## namonminejasisyt 3 years ago Mar and Ros working together can both encode a maniscript in 6 hours. If mar requires 5 hours longer to do the encoding than ros..how many hours can each do the encoding alone? it's all about problem solving.

1. cinar

1/a +1/b =1/6 a=b+6

2. hartnn

wouldn't it be a=b+5 ?

3. cinar

yes (:

4. namonminejasisyt

oh wait2. my bad, it's all about work problems. not word problems.

5. namonminejasisyt

the work formula is Q=RT

6. namonminejasisyt

7. cinar

1/(b+5) +1/b=1/6

8. cinar

b^2-7b-30=0

9. namonminejasisyt

okay thanks.

10. cinar

b=10

11. cinar

b+5=15

12. amriju

lets try simple algebra....mar( i hope she's pretty) takes 5 hours more than ros...now lets assume ros takes 'x' hours to do that crap alone...so mar takes x+5 hours..clearly.
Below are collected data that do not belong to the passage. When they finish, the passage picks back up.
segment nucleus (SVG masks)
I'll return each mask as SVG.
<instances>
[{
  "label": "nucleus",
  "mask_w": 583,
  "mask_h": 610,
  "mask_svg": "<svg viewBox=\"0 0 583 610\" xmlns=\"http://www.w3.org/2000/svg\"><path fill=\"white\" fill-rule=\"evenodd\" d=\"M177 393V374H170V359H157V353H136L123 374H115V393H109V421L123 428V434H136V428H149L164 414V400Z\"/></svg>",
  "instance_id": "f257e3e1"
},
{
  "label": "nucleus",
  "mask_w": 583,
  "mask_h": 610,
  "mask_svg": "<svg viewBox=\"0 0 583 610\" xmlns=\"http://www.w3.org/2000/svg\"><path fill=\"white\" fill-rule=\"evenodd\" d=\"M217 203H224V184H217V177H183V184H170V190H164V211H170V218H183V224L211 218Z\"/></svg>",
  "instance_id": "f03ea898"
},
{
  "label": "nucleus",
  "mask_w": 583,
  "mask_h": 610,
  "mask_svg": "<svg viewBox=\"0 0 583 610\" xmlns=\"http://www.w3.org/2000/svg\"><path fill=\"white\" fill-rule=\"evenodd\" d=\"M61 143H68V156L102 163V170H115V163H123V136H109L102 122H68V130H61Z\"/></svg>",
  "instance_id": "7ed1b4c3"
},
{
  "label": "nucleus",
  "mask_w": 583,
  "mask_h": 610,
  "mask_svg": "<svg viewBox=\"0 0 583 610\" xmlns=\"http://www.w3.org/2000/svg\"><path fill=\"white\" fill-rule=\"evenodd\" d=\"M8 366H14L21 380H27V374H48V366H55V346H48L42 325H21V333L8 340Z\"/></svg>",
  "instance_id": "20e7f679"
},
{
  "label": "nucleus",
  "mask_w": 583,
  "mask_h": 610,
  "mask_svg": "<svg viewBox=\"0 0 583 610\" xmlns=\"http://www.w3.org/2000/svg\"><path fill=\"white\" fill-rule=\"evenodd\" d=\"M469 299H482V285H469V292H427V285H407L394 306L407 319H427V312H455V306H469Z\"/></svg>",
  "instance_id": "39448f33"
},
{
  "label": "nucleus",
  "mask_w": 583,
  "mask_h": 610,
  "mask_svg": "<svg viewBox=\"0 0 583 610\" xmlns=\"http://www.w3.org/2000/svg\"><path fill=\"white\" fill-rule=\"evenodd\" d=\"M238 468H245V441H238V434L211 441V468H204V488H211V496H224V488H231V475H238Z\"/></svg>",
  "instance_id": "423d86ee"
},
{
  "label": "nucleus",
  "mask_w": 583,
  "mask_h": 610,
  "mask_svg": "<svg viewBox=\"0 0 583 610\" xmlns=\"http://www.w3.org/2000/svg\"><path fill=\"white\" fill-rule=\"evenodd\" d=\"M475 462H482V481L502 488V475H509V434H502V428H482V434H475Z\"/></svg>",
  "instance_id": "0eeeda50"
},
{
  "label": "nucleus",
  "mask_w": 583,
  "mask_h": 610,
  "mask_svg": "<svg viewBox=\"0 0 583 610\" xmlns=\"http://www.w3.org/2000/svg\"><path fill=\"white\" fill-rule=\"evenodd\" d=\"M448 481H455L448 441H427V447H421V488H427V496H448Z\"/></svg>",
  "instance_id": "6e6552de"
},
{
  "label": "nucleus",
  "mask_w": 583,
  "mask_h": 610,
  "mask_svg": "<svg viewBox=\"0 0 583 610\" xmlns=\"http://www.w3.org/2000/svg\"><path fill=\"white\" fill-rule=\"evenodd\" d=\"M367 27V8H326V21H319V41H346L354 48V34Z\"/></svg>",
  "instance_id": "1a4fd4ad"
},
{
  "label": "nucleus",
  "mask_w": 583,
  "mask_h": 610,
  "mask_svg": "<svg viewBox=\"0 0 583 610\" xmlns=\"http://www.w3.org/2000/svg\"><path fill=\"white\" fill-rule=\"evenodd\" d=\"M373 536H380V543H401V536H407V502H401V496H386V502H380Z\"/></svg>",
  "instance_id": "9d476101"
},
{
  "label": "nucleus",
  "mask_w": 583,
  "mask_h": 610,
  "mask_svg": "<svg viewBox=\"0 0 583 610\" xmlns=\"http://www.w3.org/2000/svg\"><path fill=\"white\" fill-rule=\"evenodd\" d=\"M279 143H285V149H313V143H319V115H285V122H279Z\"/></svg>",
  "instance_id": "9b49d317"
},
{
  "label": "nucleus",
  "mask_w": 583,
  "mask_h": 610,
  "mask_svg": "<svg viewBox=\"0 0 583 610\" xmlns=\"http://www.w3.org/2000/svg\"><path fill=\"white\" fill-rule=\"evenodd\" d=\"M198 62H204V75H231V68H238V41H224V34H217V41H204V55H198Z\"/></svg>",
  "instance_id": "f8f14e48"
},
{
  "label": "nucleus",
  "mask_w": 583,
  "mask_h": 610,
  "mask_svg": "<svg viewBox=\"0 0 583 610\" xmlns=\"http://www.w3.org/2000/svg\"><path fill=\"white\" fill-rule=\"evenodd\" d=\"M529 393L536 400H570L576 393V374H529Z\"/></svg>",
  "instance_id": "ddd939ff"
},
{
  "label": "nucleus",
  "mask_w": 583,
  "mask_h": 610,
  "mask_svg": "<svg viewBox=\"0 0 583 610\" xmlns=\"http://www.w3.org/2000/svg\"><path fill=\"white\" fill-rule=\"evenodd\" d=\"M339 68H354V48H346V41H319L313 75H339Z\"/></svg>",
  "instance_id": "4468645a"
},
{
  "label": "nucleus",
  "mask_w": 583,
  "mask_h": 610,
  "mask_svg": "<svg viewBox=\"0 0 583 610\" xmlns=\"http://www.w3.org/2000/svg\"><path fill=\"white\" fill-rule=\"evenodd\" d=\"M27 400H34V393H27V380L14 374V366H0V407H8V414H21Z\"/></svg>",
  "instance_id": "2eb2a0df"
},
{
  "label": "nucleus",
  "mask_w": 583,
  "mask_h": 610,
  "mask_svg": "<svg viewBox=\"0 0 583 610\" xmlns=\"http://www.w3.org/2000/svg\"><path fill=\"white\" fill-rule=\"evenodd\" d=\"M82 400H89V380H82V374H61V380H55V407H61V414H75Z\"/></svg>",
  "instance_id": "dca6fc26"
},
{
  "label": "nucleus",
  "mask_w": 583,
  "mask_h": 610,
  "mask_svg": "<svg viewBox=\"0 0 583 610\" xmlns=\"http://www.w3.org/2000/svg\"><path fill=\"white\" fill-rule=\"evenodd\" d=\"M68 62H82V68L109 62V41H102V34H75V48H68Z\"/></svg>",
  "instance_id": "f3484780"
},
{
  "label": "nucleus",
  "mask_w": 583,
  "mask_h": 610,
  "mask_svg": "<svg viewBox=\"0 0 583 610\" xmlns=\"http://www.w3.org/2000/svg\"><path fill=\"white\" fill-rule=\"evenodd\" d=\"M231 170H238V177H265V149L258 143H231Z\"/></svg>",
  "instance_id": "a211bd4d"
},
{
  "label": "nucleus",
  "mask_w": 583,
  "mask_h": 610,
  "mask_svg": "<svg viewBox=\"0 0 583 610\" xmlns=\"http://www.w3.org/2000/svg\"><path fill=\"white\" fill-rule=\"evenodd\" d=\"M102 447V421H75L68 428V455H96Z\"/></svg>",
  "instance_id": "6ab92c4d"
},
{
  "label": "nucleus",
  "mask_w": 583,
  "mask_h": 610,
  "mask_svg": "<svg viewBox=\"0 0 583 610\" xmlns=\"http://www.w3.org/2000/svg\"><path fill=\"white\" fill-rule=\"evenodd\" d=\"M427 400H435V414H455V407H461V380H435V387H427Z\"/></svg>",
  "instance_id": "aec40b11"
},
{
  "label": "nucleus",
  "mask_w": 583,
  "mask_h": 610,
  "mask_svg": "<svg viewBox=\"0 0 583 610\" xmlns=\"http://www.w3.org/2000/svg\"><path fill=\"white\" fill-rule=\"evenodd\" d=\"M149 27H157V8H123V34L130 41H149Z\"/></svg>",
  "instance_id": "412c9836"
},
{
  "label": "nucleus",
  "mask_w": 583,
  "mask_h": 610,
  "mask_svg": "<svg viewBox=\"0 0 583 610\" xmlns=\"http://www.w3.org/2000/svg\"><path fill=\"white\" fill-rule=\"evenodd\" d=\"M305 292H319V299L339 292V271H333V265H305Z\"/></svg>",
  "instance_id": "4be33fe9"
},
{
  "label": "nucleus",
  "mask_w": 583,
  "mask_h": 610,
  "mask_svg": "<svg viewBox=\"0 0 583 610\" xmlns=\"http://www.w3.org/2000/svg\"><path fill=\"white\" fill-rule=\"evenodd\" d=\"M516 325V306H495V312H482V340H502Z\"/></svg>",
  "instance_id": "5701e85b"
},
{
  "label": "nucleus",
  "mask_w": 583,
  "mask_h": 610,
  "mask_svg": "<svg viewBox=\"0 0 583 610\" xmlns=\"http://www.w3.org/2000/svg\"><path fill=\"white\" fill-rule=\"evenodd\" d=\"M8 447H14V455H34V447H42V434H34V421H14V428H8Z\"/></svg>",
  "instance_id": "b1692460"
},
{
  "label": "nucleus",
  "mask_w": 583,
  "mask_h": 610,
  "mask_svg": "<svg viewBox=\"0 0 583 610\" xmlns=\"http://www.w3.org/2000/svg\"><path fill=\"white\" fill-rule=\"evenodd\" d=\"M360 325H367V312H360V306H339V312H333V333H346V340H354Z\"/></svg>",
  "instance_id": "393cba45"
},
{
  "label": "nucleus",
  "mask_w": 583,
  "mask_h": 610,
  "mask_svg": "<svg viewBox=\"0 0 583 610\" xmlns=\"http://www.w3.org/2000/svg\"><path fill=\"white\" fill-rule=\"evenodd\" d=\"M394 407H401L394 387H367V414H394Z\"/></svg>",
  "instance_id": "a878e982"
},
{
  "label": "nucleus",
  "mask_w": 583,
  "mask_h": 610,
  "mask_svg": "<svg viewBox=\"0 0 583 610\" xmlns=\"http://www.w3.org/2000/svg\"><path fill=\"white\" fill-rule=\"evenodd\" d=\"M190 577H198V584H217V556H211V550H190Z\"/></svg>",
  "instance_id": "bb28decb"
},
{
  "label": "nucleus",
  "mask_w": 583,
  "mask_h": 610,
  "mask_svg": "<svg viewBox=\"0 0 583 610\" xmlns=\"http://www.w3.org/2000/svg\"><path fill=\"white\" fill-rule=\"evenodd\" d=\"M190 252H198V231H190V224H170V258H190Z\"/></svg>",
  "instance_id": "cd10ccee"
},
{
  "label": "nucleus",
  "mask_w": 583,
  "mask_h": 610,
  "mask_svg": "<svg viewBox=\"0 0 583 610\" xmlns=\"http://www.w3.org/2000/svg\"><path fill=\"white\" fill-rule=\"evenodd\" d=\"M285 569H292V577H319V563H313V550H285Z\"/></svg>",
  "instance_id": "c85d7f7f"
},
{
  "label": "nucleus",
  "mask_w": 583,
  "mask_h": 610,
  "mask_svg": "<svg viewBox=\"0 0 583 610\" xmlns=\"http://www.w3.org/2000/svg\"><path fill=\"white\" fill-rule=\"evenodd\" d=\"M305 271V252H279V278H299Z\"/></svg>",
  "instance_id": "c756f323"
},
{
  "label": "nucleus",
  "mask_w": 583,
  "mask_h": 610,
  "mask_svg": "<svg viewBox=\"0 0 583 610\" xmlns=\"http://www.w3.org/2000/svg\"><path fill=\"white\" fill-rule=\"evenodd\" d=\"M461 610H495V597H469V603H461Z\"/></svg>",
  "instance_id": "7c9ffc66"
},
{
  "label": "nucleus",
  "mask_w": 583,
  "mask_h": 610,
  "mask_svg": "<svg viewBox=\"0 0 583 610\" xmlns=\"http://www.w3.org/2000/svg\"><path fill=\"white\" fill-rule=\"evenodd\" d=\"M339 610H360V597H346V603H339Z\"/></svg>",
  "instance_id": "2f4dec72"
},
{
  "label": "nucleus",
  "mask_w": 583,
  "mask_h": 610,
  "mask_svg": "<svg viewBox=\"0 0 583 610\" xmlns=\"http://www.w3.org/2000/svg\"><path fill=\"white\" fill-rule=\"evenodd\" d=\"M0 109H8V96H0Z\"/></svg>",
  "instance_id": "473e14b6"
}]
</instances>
Now how much can ros do in one hour....she can encode(1/x) part...rite..? tAnd mar can do (1/x+5) part....now they r united...in one hour they together do ((1/x)+(1/x+5)) part.... now that much part in 1 hour...and the total work is ofcourse 1 part...so u use unitary method to find out the time taken in terms of x... and equate it with the accual time reqd thats 6 hours....find x..thats time for ros...the eqn is.."x^2-7x-30=0 " and x=10..

13. namonminejasisyt

it's all about work problems. anyone give me the right answer? the whole correct answer with the formula on.